[Extracted data entries]
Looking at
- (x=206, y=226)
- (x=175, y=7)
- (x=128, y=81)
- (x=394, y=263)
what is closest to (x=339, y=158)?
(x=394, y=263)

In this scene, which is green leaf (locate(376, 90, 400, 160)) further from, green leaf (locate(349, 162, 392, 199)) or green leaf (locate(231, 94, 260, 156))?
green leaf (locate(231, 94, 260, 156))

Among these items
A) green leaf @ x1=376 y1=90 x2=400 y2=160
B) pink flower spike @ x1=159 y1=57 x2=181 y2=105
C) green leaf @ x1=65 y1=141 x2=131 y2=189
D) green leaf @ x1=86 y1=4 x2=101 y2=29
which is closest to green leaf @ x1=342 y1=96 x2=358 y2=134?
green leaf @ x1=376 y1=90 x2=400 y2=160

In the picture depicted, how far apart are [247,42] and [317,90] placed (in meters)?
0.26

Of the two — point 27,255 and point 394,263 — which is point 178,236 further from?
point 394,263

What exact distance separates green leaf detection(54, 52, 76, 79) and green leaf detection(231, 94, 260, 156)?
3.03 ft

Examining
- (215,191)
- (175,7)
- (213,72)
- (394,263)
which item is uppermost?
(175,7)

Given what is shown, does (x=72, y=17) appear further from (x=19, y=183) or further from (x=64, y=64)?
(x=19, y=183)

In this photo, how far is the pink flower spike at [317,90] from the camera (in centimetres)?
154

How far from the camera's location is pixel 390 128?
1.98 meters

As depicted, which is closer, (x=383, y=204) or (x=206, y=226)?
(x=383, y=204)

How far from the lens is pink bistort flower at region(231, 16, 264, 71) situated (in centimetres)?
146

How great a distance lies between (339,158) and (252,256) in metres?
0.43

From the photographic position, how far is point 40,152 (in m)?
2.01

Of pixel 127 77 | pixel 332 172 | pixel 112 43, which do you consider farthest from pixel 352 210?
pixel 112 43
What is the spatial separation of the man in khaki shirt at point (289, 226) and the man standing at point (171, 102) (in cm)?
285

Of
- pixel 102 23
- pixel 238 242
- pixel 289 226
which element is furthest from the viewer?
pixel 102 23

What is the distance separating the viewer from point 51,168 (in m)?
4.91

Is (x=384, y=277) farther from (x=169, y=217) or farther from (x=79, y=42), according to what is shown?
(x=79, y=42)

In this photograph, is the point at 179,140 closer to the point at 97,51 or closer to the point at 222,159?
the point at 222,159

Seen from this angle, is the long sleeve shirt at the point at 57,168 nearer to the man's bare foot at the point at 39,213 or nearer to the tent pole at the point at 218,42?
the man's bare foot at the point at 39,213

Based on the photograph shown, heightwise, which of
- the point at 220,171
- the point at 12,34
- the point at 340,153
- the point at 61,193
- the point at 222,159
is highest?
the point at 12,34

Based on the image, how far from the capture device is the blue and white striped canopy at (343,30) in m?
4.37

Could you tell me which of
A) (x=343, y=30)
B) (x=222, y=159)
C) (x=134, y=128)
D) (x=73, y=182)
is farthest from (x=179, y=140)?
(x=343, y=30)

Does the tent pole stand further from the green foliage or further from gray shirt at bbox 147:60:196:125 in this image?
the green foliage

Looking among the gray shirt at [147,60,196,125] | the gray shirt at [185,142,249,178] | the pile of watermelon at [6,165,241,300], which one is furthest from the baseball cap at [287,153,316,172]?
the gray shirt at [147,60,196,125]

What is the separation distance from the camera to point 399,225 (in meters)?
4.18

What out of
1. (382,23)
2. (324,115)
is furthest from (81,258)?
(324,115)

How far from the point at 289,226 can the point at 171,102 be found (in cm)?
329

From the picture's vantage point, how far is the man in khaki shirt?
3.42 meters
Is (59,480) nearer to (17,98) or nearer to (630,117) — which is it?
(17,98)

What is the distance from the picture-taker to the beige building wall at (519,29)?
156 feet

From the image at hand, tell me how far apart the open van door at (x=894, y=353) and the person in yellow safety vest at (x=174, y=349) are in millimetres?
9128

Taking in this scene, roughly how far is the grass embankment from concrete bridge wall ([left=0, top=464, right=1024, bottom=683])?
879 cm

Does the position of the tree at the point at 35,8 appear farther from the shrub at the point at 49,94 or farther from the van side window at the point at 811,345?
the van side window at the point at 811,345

### AIM OF THE EXERCISE
Filter the lines above, keeping every one that contains the word "scene". Treat uppercase and lowercase letters as different.

### ANSWER BELOW
In this scene, which is green leaf (locate(376, 90, 400, 160)) further from, green leaf (locate(349, 162, 392, 199)) or green leaf (locate(231, 94, 260, 156))?
Taking in this scene, roughly how far is the grass embankment from concrete bridge wall ([left=0, top=464, right=1024, bottom=683])?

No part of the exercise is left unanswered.